Casals-Farre Octavi, Baskaran Ravanth, Singh Aditya, Kaur Harmeena, Ul Hoque Tazim, de Almeida Andreia, Coffey Marcus, Hassoulas Athanasios
Centre for Medical Education (C4ME), School of Medicine, Cardiff University, Heath Park Campus, Cardiff, CF14 4YS, United Kingdom.
OSCEazy Research Collaborative, Heath Park Campus, Cardiff, CF14 4YS, United Kingdom.
Sci Rep. 2025 Apr 15;15(1):13031. doi: 10.1038/s41598-025-97327-2.
Advances in the various applications of artificial intelligence will have important implications for medical training and practice.

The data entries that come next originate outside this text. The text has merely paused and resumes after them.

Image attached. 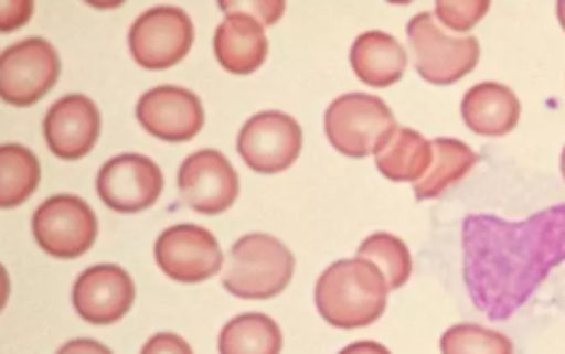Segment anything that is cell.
Masks as SVG:
<instances>
[{
    "instance_id": "6da1fadb",
    "label": "cell",
    "mask_w": 565,
    "mask_h": 354,
    "mask_svg": "<svg viewBox=\"0 0 565 354\" xmlns=\"http://www.w3.org/2000/svg\"><path fill=\"white\" fill-rule=\"evenodd\" d=\"M565 264V204L527 221L472 214L462 221V278L491 321L511 319L556 266Z\"/></svg>"
},
{
    "instance_id": "7a4b0ae2",
    "label": "cell",
    "mask_w": 565,
    "mask_h": 354,
    "mask_svg": "<svg viewBox=\"0 0 565 354\" xmlns=\"http://www.w3.org/2000/svg\"><path fill=\"white\" fill-rule=\"evenodd\" d=\"M388 280L366 259H341L317 280L319 317L341 331L364 329L381 319L388 304Z\"/></svg>"
},
{
    "instance_id": "3957f363",
    "label": "cell",
    "mask_w": 565,
    "mask_h": 354,
    "mask_svg": "<svg viewBox=\"0 0 565 354\" xmlns=\"http://www.w3.org/2000/svg\"><path fill=\"white\" fill-rule=\"evenodd\" d=\"M292 273V251L274 235L252 233L231 247L223 288L239 300H271L290 286Z\"/></svg>"
},
{
    "instance_id": "277c9868",
    "label": "cell",
    "mask_w": 565,
    "mask_h": 354,
    "mask_svg": "<svg viewBox=\"0 0 565 354\" xmlns=\"http://www.w3.org/2000/svg\"><path fill=\"white\" fill-rule=\"evenodd\" d=\"M395 127L398 125L384 98L364 92L338 96L323 116V130L331 147L350 159L376 153Z\"/></svg>"
},
{
    "instance_id": "5b68a950",
    "label": "cell",
    "mask_w": 565,
    "mask_h": 354,
    "mask_svg": "<svg viewBox=\"0 0 565 354\" xmlns=\"http://www.w3.org/2000/svg\"><path fill=\"white\" fill-rule=\"evenodd\" d=\"M407 39L419 77L434 87H450L468 77L479 63V41L472 34H446L431 12H419L407 22Z\"/></svg>"
},
{
    "instance_id": "8992f818",
    "label": "cell",
    "mask_w": 565,
    "mask_h": 354,
    "mask_svg": "<svg viewBox=\"0 0 565 354\" xmlns=\"http://www.w3.org/2000/svg\"><path fill=\"white\" fill-rule=\"evenodd\" d=\"M61 77V55L46 39L32 36L0 55V96L8 106L39 104Z\"/></svg>"
},
{
    "instance_id": "52a82bcc",
    "label": "cell",
    "mask_w": 565,
    "mask_h": 354,
    "mask_svg": "<svg viewBox=\"0 0 565 354\" xmlns=\"http://www.w3.org/2000/svg\"><path fill=\"white\" fill-rule=\"evenodd\" d=\"M32 233L53 259H79L96 243L98 218L75 194H55L34 211Z\"/></svg>"
},
{
    "instance_id": "ba28073f",
    "label": "cell",
    "mask_w": 565,
    "mask_h": 354,
    "mask_svg": "<svg viewBox=\"0 0 565 354\" xmlns=\"http://www.w3.org/2000/svg\"><path fill=\"white\" fill-rule=\"evenodd\" d=\"M192 41L194 24L188 12L175 6L145 10L127 36L135 63L145 69L175 67L190 53Z\"/></svg>"
},
{
    "instance_id": "9c48e42d",
    "label": "cell",
    "mask_w": 565,
    "mask_h": 354,
    "mask_svg": "<svg viewBox=\"0 0 565 354\" xmlns=\"http://www.w3.org/2000/svg\"><path fill=\"white\" fill-rule=\"evenodd\" d=\"M302 151V127L280 110H264L252 116L237 135V153L252 170L276 175L288 170Z\"/></svg>"
},
{
    "instance_id": "30bf717a",
    "label": "cell",
    "mask_w": 565,
    "mask_h": 354,
    "mask_svg": "<svg viewBox=\"0 0 565 354\" xmlns=\"http://www.w3.org/2000/svg\"><path fill=\"white\" fill-rule=\"evenodd\" d=\"M178 190L196 214L218 216L228 211L239 194V178L233 163L216 149L190 153L178 170Z\"/></svg>"
},
{
    "instance_id": "8fae6325",
    "label": "cell",
    "mask_w": 565,
    "mask_h": 354,
    "mask_svg": "<svg viewBox=\"0 0 565 354\" xmlns=\"http://www.w3.org/2000/svg\"><path fill=\"white\" fill-rule=\"evenodd\" d=\"M102 202L118 214H139L159 202L163 173L159 163L141 153H120L102 165L96 175Z\"/></svg>"
},
{
    "instance_id": "7c38bea8",
    "label": "cell",
    "mask_w": 565,
    "mask_h": 354,
    "mask_svg": "<svg viewBox=\"0 0 565 354\" xmlns=\"http://www.w3.org/2000/svg\"><path fill=\"white\" fill-rule=\"evenodd\" d=\"M153 257L166 278L178 282H202L214 278L223 266L218 239L202 225L180 223L159 235Z\"/></svg>"
},
{
    "instance_id": "4fadbf2b",
    "label": "cell",
    "mask_w": 565,
    "mask_h": 354,
    "mask_svg": "<svg viewBox=\"0 0 565 354\" xmlns=\"http://www.w3.org/2000/svg\"><path fill=\"white\" fill-rule=\"evenodd\" d=\"M137 120L151 137L168 144H182L202 132L204 106L194 92L175 84H161L141 94Z\"/></svg>"
},
{
    "instance_id": "5bb4252c",
    "label": "cell",
    "mask_w": 565,
    "mask_h": 354,
    "mask_svg": "<svg viewBox=\"0 0 565 354\" xmlns=\"http://www.w3.org/2000/svg\"><path fill=\"white\" fill-rule=\"evenodd\" d=\"M135 294V282L122 266L98 264L82 271L75 280L73 304L84 321L108 325L132 309Z\"/></svg>"
},
{
    "instance_id": "9a60e30c",
    "label": "cell",
    "mask_w": 565,
    "mask_h": 354,
    "mask_svg": "<svg viewBox=\"0 0 565 354\" xmlns=\"http://www.w3.org/2000/svg\"><path fill=\"white\" fill-rule=\"evenodd\" d=\"M102 135V112L84 94H67L55 101L44 118L46 144L63 161H79Z\"/></svg>"
},
{
    "instance_id": "2e32d148",
    "label": "cell",
    "mask_w": 565,
    "mask_h": 354,
    "mask_svg": "<svg viewBox=\"0 0 565 354\" xmlns=\"http://www.w3.org/2000/svg\"><path fill=\"white\" fill-rule=\"evenodd\" d=\"M214 53L223 69L233 75H252L264 65L268 55V39L264 24L243 12L225 15L216 26Z\"/></svg>"
},
{
    "instance_id": "e0dca14e",
    "label": "cell",
    "mask_w": 565,
    "mask_h": 354,
    "mask_svg": "<svg viewBox=\"0 0 565 354\" xmlns=\"http://www.w3.org/2000/svg\"><path fill=\"white\" fill-rule=\"evenodd\" d=\"M520 98L499 82H479L462 96L460 112L475 135L503 137L515 130L520 120Z\"/></svg>"
},
{
    "instance_id": "ac0fdd59",
    "label": "cell",
    "mask_w": 565,
    "mask_h": 354,
    "mask_svg": "<svg viewBox=\"0 0 565 354\" xmlns=\"http://www.w3.org/2000/svg\"><path fill=\"white\" fill-rule=\"evenodd\" d=\"M352 73L366 87L386 89L401 82L407 69V53L395 36L386 32H364L350 49Z\"/></svg>"
},
{
    "instance_id": "d6986e66",
    "label": "cell",
    "mask_w": 565,
    "mask_h": 354,
    "mask_svg": "<svg viewBox=\"0 0 565 354\" xmlns=\"http://www.w3.org/2000/svg\"><path fill=\"white\" fill-rule=\"evenodd\" d=\"M434 159L431 141L409 127H395L374 153L379 173L391 182H417L429 173Z\"/></svg>"
},
{
    "instance_id": "ffe728a7",
    "label": "cell",
    "mask_w": 565,
    "mask_h": 354,
    "mask_svg": "<svg viewBox=\"0 0 565 354\" xmlns=\"http://www.w3.org/2000/svg\"><path fill=\"white\" fill-rule=\"evenodd\" d=\"M434 159L429 165V173L424 175L415 185V196L419 202H429L441 196L448 187L458 185V182L470 173L477 165V153L470 144L462 139L439 137L431 141Z\"/></svg>"
},
{
    "instance_id": "44dd1931",
    "label": "cell",
    "mask_w": 565,
    "mask_h": 354,
    "mask_svg": "<svg viewBox=\"0 0 565 354\" xmlns=\"http://www.w3.org/2000/svg\"><path fill=\"white\" fill-rule=\"evenodd\" d=\"M280 350L282 333L278 323L257 311L231 319L218 335L221 354H280Z\"/></svg>"
},
{
    "instance_id": "7402d4cb",
    "label": "cell",
    "mask_w": 565,
    "mask_h": 354,
    "mask_svg": "<svg viewBox=\"0 0 565 354\" xmlns=\"http://www.w3.org/2000/svg\"><path fill=\"white\" fill-rule=\"evenodd\" d=\"M41 165L34 151L22 144L0 147V206L15 208L36 192Z\"/></svg>"
},
{
    "instance_id": "603a6c76",
    "label": "cell",
    "mask_w": 565,
    "mask_h": 354,
    "mask_svg": "<svg viewBox=\"0 0 565 354\" xmlns=\"http://www.w3.org/2000/svg\"><path fill=\"white\" fill-rule=\"evenodd\" d=\"M358 257L379 266L391 290L403 288L413 276V254L401 237L391 233H374L366 237L358 249Z\"/></svg>"
},
{
    "instance_id": "cb8c5ba5",
    "label": "cell",
    "mask_w": 565,
    "mask_h": 354,
    "mask_svg": "<svg viewBox=\"0 0 565 354\" xmlns=\"http://www.w3.org/2000/svg\"><path fill=\"white\" fill-rule=\"evenodd\" d=\"M441 354H515L513 340L479 323H458L441 335Z\"/></svg>"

The advances in ChatGPT-4 alongside the introduction of the medical licensing assessment (MLA) provide an opportunity to compare GPT-4's medical competence against the expected level of a United Kingdom junior doctor and discuss its potential in clinical practice. Using 191 freely available questions in MLA style, we assessed GPT-4's accuracy with and without offering multiple-choice options. We compared single and multi-step questions, which targeted different points in the clinical process, from diagnosis to management. A chi-squared test was used to assess statistical significance. GPT-4 scored 86.3% and 89.6% in papers one-and-two respectively. Without the multiple-choice options, GPT's performance was 61.5% and 74.7% in papers one-and-two respectively. There was no significant difference between single and multistep questions, but GPT-4 answered 'management' questions significantly worse than 'diagnosis' questions with no multiple-choice options (p = 0.015). GPT-4's accuracy across categories and question structures suggest that LLMs are competently able to process clinical scenarios but remain incapable of understanding these clinical scenarios. Large-Language-Models incorporated into practice alongside a trained practitioner may balance risk and benefit as the necessary robust testing on evolving tools is conducted.
人工智能各种应用的进展将对医学培训和实践产生重要影响。ChatGPT-4的进展以及医学许可评估(MLA)的引入,为将GPT-4的医学能力与英国初级医生的预期水平进行比较,并讨论其在临床实践中的潜力提供了一个机会。我们使用191个免费提供的MLA风格问题,评估了GPT-4在提供和不提供多项选择题选项情况下的准确性。我们比较了针对临床过程中从诊断到管理不同点的单步和多步问题。使用卡方检验来评估统计学意义。GPT-4在第一篇和第二篇论文中的得分分别为86.3%和89.6%。在没有多项选择题选项的情况下,GPT在第一篇和第二篇论文中的表现分别为61.5%和74.7%。单步和多步问题之间没有显著差异,但在没有多项选择题选项的情况下,GPT-4回答“管理”问题的表现明显比“诊断”问题差(p = 0.015)。GPT-4在各类别和问题结构中的准确性表明,大语言模型能够胜任地处理临床场景,但仍然无法理解这些临床场景。在进行必要的对不断发展的工具的严格测试时,将大语言模型与训练有素的从业者一起纳入实践可能会平衡风险和收益。